STATED GOAL:
Answer these from the text on the digital design exercises:
1. What bit value lights a display segment?
2. Which switches are assigned to input a in Exercise 2?
3. In BCD format, how many bits represent each decimal digit?

The output bits would control the segments of a digit display, one bit for each segment. The segment is lit when the corresponding bit is 0, otherwise it is off (negative logic).
For all numbers greater than 9 the digit must be off. All these 6 cases may be covered in a single assignment under the default case.
Open the transcoder VPL activity on Moodle, upload the source file of the transcoder, run the test and check the results. In case of errors fix the design and retry. After you get TEST PASS on Moodle, proceed to implementation.
Test the transcoder by connecting its 4 bit input to SW[3], SW[2], SW[1] and SW[0], and displaying the output on a 7-segment display, the right digit (Digit0) of DE1-SOC display.
Coding style:
- case statements should always include the default case.
Exercise 2
Implement a 3 bit adder whose result is displayed as a hexadecimal digit.
The result of the 3 bit addition is in the range [0, ... ,14] and it may be written in the hexadecimal base using only one digit. The transcoder must be extended to show hexadecimal digits greater than 9. Use the most common 7-segment symbols for them:
- create a new project in a new folder
- create a new source file for the top-level module
- create a new source file for the adder. The adder is described behaviorally using a continuous assignment.
- copy from the folder of Exercise 1 the source file of the transcoder module into the folder of this project. Add the file to the project.
- the top-level module has a structural description. It contains only the instances of the adder and of the transcoder.
- assign switches SW[9], SW[8] and SW[7] for the input a, SW[2], SW[1] and SW[0] for the input b, and Digit0 pins for the output seg
- implement and check that the result of adding two 3 bit numbers is correctly displayed on Digit0 (in hexadecimal)
Exercise 3
Implement a 3 x 3 bits multiplier, with the result shown in decimal base as a 2 digits number.
This project comprises a top module with 4 blocks. The first block, multiplier, takes in two 3 bit numbers, a and b, and delivers the result of their multiplication in binary format. The input operands and the result are treated as unsigned integers (natural numbers). The next block, BCD converter, converts the result from the binary format to the decimal. The decimal digits are coded in binary, therefore a multidigit number is coded in the so called BCD format (Binary-coded decimal), where each decimal digit is represented as a 4 bit number.

DATASET SECTION:
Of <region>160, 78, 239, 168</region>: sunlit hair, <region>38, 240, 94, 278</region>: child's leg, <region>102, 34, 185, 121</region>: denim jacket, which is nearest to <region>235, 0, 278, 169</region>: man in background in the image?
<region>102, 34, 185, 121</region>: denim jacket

OUTPUT FOR THIS EXERCISE:
1. A segment is lit when its bit is 0 (negative logic).
2. SW[9], SW[8] and SW[7].
3. Four bits.